This is the post that concludes the themes raised in the immediately preceding two. Part I posed the dilemma of creating a rational energy policy in a net oil consuming nation given the lack of free competition in current international energy markets where the power over the key raw material inherently lay with some countries and not others, and the fact that alternative energy sources such as solar and wind do not present a favorable financial case on a return on investment basis and therefor, despite obvious strategic imperatives, are not good substitutes on a price elasticity basis for traditional carbon based fuels. Part II attempted to lay the foundation for a resolution to this dilemma by examining how we assign value to both seemingly different and seemingly similar goods in the marketplace.
Succinctly stated, the conclusions are these: (1) if we are to be successful in developing a sufficiently robust market for sustainable energy, we have to move from thinking of it as a substitute for or alternative to oil and gas to seeing it as a fundamentally and technologically different market with different value propositions driving its demand and price; and (2) given the greater fluidity in a market for sustainable energy production than is possible in a market based on extracting oil, this new paradigm could provide the basis for a dynamic and competitive international market for sustainable energy technology.
When the PC with word processing first came into the office environment, it presented an extremely expensive replacement for the typewriter, at least on an equipment for equipment basis not adjusted for increases in other productivity. The key is that, while the PC did in fact ultimately wipe out the traditional typewriter as an office tool, it was not bought because it provided a price elastic substitute for the typewriter. Instead, the PC provided an entirely new value proposition around the production, sharing and management of all sorts of data. It was an entirely new technological paradigm for the office. If it had been sold strictly as an "alternative" to the typewriter, I don't think businesses would have shelled out the money for all the work stations at a cost many times the price of a typewriter.

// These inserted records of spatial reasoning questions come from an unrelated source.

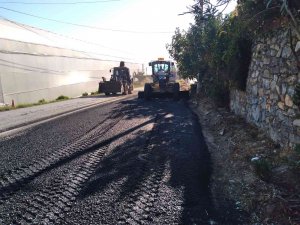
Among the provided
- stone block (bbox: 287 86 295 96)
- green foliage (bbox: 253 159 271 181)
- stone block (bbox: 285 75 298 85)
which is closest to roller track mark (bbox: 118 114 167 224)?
green foliage (bbox: 253 159 271 181)

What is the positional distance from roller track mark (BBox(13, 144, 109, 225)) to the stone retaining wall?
3662mm

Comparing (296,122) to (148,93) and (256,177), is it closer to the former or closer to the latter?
(256,177)

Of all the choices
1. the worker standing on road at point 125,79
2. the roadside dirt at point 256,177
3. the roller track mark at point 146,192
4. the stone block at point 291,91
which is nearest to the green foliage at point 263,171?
the roadside dirt at point 256,177

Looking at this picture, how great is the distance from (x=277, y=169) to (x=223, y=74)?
6442 mm

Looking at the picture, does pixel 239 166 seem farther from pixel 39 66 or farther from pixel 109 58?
pixel 109 58

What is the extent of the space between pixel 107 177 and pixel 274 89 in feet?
12.9

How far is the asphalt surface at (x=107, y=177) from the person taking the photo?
3.84 meters

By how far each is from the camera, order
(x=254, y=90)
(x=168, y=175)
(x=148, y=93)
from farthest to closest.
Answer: (x=148, y=93), (x=254, y=90), (x=168, y=175)

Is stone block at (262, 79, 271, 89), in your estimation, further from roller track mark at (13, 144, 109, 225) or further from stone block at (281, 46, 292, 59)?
roller track mark at (13, 144, 109, 225)

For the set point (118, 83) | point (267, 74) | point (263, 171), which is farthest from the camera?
point (118, 83)

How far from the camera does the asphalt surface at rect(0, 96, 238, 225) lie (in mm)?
3836

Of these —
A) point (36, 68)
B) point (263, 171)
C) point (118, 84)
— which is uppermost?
point (36, 68)

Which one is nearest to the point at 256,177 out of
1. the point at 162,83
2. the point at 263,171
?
the point at 263,171

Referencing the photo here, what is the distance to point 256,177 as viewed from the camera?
4.89 metres
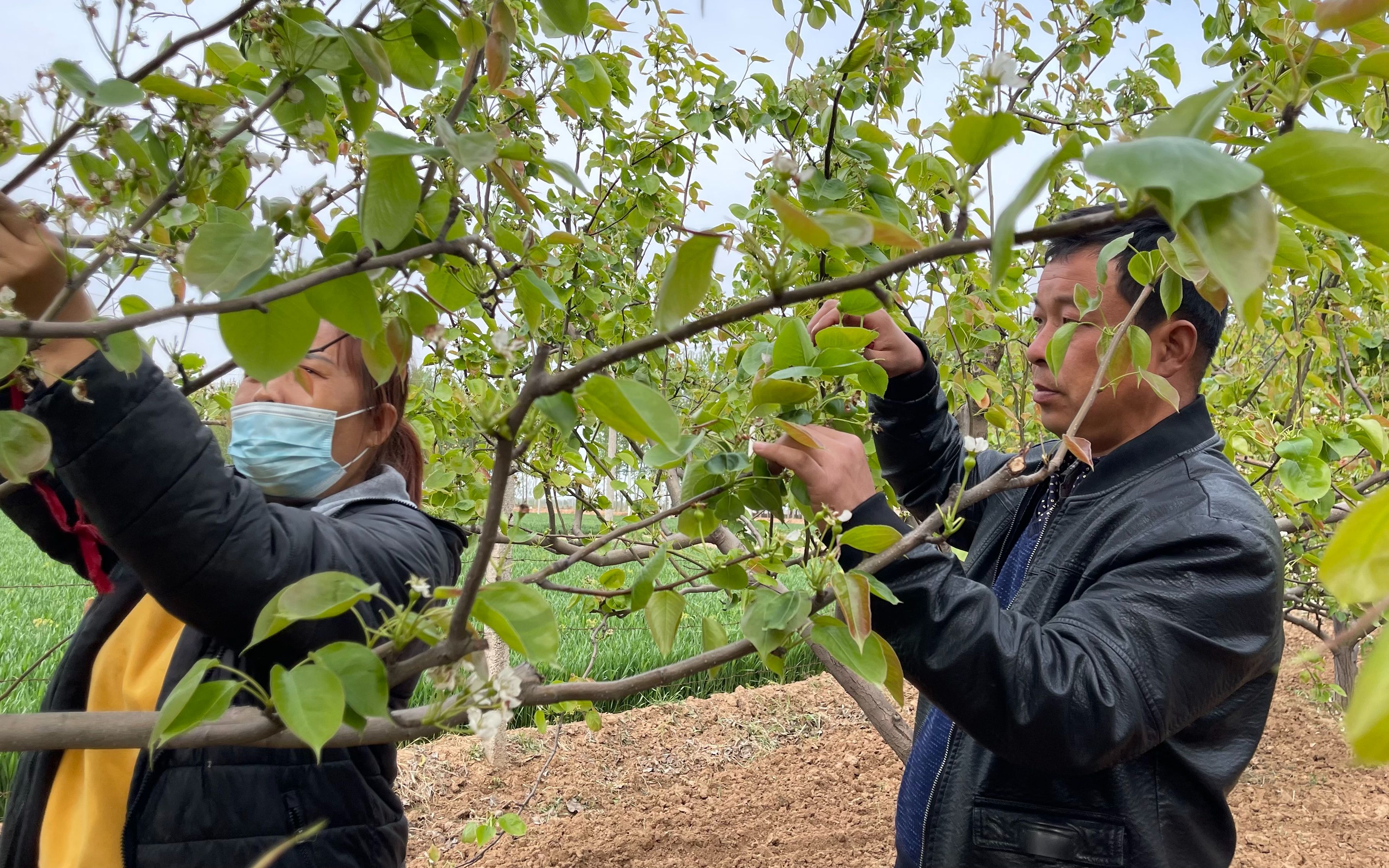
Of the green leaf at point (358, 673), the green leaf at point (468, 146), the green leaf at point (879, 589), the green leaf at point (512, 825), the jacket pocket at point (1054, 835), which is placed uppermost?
the green leaf at point (468, 146)

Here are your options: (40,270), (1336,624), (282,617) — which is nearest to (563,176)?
(282,617)

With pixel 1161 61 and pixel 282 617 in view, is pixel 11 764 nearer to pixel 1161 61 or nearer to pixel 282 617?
pixel 282 617

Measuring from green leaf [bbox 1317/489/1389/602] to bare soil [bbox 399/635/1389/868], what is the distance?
3.30m

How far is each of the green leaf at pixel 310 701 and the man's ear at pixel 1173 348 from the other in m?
1.44

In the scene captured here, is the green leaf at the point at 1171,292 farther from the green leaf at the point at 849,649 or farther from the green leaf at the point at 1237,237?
the green leaf at the point at 1237,237

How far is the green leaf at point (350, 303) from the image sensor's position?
653 millimetres

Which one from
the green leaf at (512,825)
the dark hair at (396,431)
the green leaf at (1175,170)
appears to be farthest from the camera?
the green leaf at (512,825)

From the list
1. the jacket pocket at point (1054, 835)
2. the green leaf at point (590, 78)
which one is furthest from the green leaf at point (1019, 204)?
the jacket pocket at point (1054, 835)

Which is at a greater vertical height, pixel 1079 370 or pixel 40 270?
pixel 40 270

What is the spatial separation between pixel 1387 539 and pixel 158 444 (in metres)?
1.12

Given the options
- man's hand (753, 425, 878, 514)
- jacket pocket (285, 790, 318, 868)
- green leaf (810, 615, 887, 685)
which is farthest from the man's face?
jacket pocket (285, 790, 318, 868)

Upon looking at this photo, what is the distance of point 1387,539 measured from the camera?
0.27 metres

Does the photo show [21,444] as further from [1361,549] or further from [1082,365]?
[1082,365]

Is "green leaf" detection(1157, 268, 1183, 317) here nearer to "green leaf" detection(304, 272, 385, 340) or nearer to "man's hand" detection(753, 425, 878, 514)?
"man's hand" detection(753, 425, 878, 514)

When the iPod hit the market, you could buy a pretty decent portable CD player with headphones for about $20. You could also fairly easily carry a CD "wallet" in your car or carry-on bag with more than enough music to last you for your average trip across town or across the country. If the iPod were merely an alternative music player, people would not have paid up to $500 for an iPod to replace a CD player that cost 1/20th as much. Again, the fact is that the iPod was not a price elastic substitute for the portable CD player. It was an entirely new technological paradigm with its own value proposition around buying, sharing, storing and playing music entertainment.

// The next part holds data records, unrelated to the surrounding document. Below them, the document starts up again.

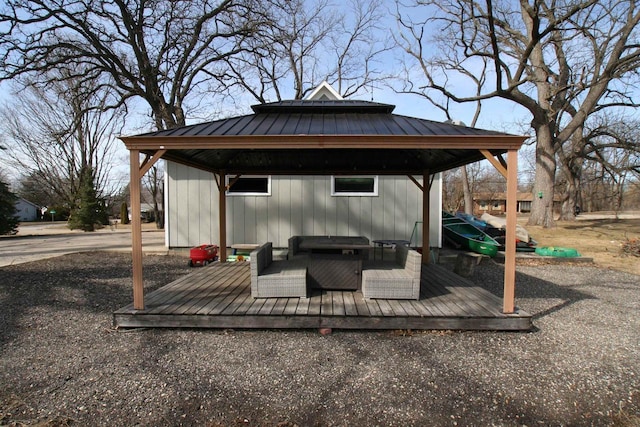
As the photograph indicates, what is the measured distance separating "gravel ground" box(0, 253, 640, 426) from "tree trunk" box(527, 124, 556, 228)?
10441 millimetres

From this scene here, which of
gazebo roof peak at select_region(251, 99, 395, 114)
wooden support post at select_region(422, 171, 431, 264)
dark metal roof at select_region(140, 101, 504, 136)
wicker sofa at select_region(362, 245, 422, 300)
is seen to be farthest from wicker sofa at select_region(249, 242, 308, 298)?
wooden support post at select_region(422, 171, 431, 264)

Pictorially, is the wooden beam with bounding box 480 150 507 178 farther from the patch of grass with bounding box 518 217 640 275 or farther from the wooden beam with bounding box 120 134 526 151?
the patch of grass with bounding box 518 217 640 275

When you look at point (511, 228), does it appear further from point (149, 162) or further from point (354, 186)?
point (354, 186)

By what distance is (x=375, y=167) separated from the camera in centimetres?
688

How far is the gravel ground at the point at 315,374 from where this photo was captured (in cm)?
234

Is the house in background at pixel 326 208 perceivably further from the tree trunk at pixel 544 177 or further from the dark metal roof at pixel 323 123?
the tree trunk at pixel 544 177

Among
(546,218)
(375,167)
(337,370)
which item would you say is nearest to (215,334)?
(337,370)

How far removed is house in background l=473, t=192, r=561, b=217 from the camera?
47.3m

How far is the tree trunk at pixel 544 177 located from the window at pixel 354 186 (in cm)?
890

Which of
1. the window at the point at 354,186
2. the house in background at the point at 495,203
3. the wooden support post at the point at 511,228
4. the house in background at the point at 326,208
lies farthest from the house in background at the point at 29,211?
the house in background at the point at 495,203

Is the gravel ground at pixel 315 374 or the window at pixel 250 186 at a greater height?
the window at pixel 250 186

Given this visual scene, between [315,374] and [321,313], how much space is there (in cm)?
93

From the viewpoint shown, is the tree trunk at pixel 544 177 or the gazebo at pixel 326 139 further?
the tree trunk at pixel 544 177

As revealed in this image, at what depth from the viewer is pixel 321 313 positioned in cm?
377
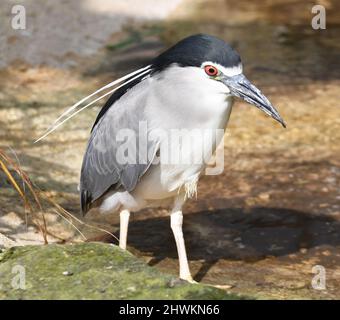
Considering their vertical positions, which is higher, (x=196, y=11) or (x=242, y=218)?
(x=196, y=11)

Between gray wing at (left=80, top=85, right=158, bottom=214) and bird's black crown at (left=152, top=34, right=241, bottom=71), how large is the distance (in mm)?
351

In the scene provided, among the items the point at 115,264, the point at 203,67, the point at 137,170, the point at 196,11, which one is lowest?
the point at 115,264

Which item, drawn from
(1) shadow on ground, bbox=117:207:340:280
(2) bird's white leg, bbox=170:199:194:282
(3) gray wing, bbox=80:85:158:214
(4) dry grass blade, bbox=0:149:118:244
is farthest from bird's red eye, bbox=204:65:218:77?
(1) shadow on ground, bbox=117:207:340:280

And so it is with sustainable energy. So long as it is pitched as an "alternative" to fossil fuels, it will be a long time until its cost is reduced to the point that it will function as an acceptable substitute for traditional oil based energy on the basis of return on investment and the price elasticity of demand. But I think it can be so much more than that. It needs to be viewed and analyzed as an entirely new technological paradigm with its own value proposition around quality of life and strategic control and other emotional motivators that cause consumers to value a product.
If properly positioned and correctly understood, it shouldn't matter that it costs $10 to produce through solar the same quantum of energy that we can derive from a $4 gallon of gas anymore than it matters that we can get the same gallon of water out of a tap for free that we are willing to pay $10 for in a clean looking attractively labeled bottles. They are different products, not strictly substitutes.
If sustainable energy in its many possible forms were to tale off to the same extent as PCs or iPods, it would spawn a truly dynamic global market that would have far more economic fluidity than the oil market.